Его решили исключить из комсомола единогласно. В протоколе записали: «Довести решение до сведения всех комсомольских групп».
Боканов понимал, почему комсомольцы поступили именно так: они думали не только о Пашкове и хотели на этом примере научить и предостеречь других.
Конечно, офицер мог выступить в защиту Пашкова, и, скорее всего, сила его авторитета, уважение к нему склонили бы комсомольцев к иному решению. Но это было бы сделано для него, Боканова, а не ради Пашкова. Воспитатель же хотел, чтобы комсомольцы сами пришли к мысли: «Геннадий не потерян окончательно для коллектива. Стоит над ним потрудиться, чтобы возвратить в свою семью. Двадцать четыре сильнее одного. Они в силах, если и не переделать его, то, во всяком случае, сделать намного лучше. Надо, раскалив добела, постараться отковать нужную форму».
Боканов медленно шел домой тихой, пустынной улицей. Его преследовало сознание собственной вины. В какой-то мере комсомольское собрание осуждало и его, воспитателя.

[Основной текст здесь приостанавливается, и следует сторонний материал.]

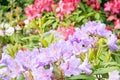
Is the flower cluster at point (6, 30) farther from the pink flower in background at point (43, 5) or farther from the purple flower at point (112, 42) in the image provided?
the purple flower at point (112, 42)

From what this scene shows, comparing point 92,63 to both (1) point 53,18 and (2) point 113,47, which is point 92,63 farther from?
(1) point 53,18

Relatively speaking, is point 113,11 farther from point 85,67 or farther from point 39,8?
point 85,67

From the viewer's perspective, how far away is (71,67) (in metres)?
1.83

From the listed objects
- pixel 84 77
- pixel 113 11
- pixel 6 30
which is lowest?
pixel 84 77

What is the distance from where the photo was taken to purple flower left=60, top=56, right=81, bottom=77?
1.80 m

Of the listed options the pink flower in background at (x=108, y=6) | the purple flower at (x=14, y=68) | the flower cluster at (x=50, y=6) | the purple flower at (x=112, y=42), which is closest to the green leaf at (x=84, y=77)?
the purple flower at (x=14, y=68)

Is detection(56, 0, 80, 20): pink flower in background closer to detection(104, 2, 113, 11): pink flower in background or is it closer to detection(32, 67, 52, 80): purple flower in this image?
detection(104, 2, 113, 11): pink flower in background

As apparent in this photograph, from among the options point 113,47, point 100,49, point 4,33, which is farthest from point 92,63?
point 4,33

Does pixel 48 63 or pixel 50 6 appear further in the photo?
pixel 50 6

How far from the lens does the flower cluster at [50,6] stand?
388 centimetres

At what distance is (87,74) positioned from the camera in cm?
192

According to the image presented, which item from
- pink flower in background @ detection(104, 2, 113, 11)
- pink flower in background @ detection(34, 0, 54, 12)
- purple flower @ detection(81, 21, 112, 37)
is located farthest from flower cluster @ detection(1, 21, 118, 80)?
pink flower in background @ detection(104, 2, 113, 11)

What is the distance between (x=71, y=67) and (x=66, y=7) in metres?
2.07

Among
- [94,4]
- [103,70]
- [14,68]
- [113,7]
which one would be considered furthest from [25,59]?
[94,4]
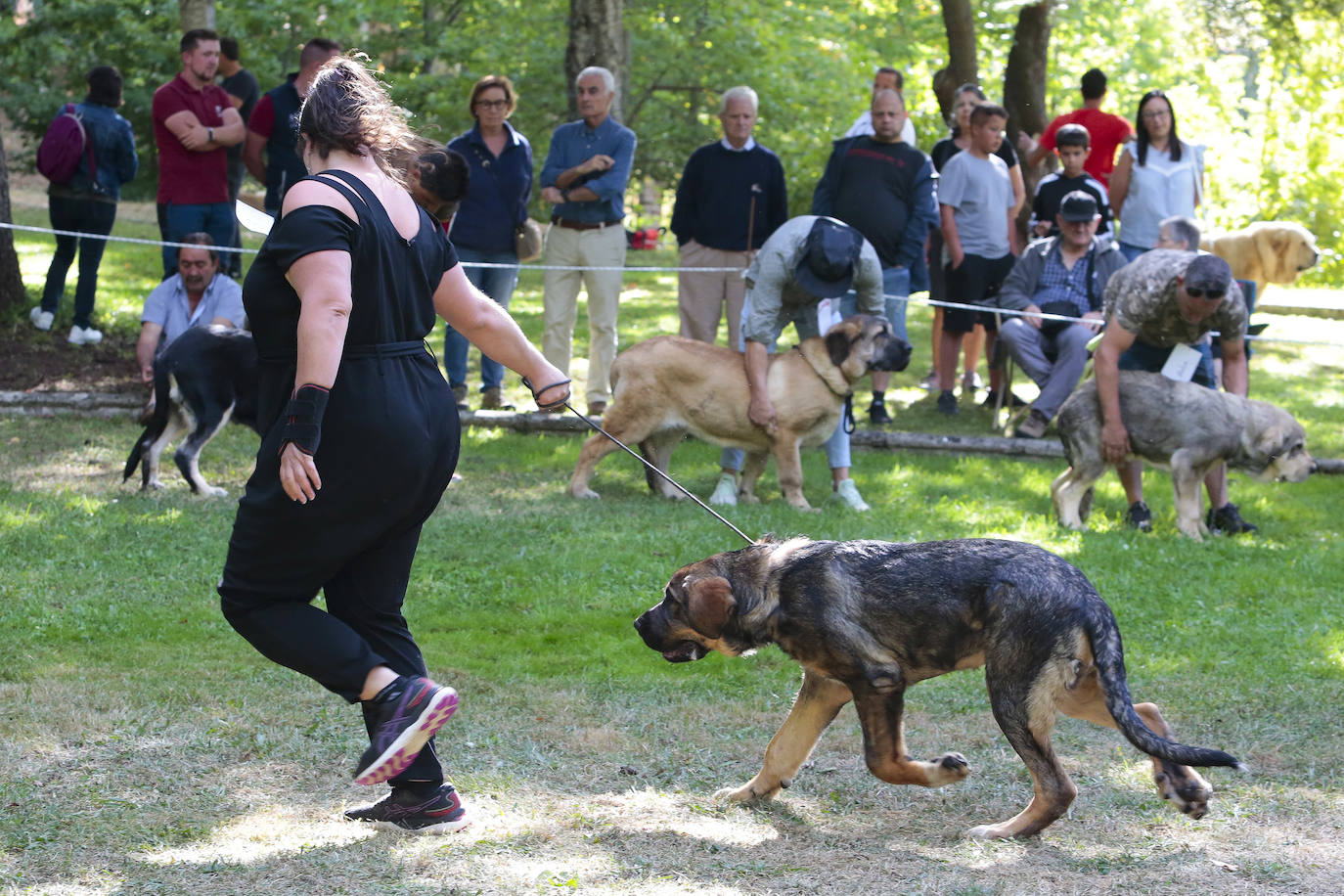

Да что в какой-то — в решающей! Упустил Геннадия Пашкова из виду, успокоило видимое благополучие.
Но было в сегодняшнем собрании и радостное открытие: комсомольцы перестали нуждаться в мелочной опеке, на помощь воспитателям поднялась чудесная сила, теперь только направляй ее. И на главный, самый главный вопрос: куда идет коллектив? — воспитатель получил успокоительный ответ. Еще два года назад у него в отделении было «пять отделений» — несколько боксеров, несколько авиамоделистов, четверка филателистов; сплоченного же коллектива не было. Теперь, при всем многообразии личных увлечений, возникла единая основа: честь отделения, общность интересов, товарищеская спайка.
Где-то далеко прозвенел, заскрежетав на повороте, трамвай. Шуршали под ногами листья. Вынырнули из темноты фары машины и, на мгновение осветив дорогу и длинный забор, скрылись в переулке. Опять стало темно и тихо.